Amendment of the HUD 1 form and RESPA requirements is one remedy. The signing agents have a similar problem with low balling client's, non-payment and slow payment also. One of the signing agent boards has announced that American Notary Alliance has been formed to lobby for legislation to assure the signing agents of payment of their fees. Perhaps this is something that the abstractors should consider also. One proposal is to hold the borrower ultimately liable for payment when the TC or lender defaults and tries to argue that the signing agent is a third party vendor not covered by RESPA requirements.
Possibly the lobbying efforts should take the form of a statutory lien similar to the one accorded to attorneys in Connecticut. There are apparently a few states that do afford protection to abstractors via statute, but a universal federal standard would be better.
Fortunately Connecticut attorneys have a common law lien that attaches to the file following his/her work completed in the amount equal to his/her invoice. The lien travels with the file, and each party that takes possession of the file takes it subject to the lien.
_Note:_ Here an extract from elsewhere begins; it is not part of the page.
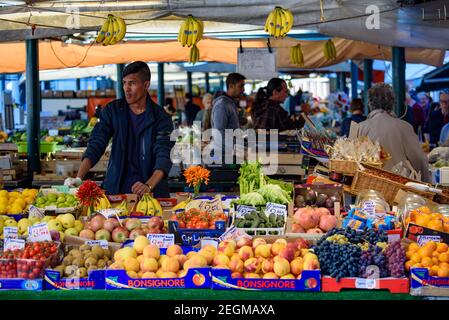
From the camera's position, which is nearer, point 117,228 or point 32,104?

The lien extends to the proceeds each receives from the file in the amount of the attorney's lien. I have enforced the lien successfully on a number of occasions for closing services and/or abstracting. Ultimately when a suit is filed against the signing service, TC and lender the proceeds of the borrowers monthly mortgage payments can be garnished either as a prejudgment remedy at the outset of the case or through a court ordered execution at the conclusion of the case. The process almost certainly results in the loss of a slow pay/no pay client...but who needs that type of client?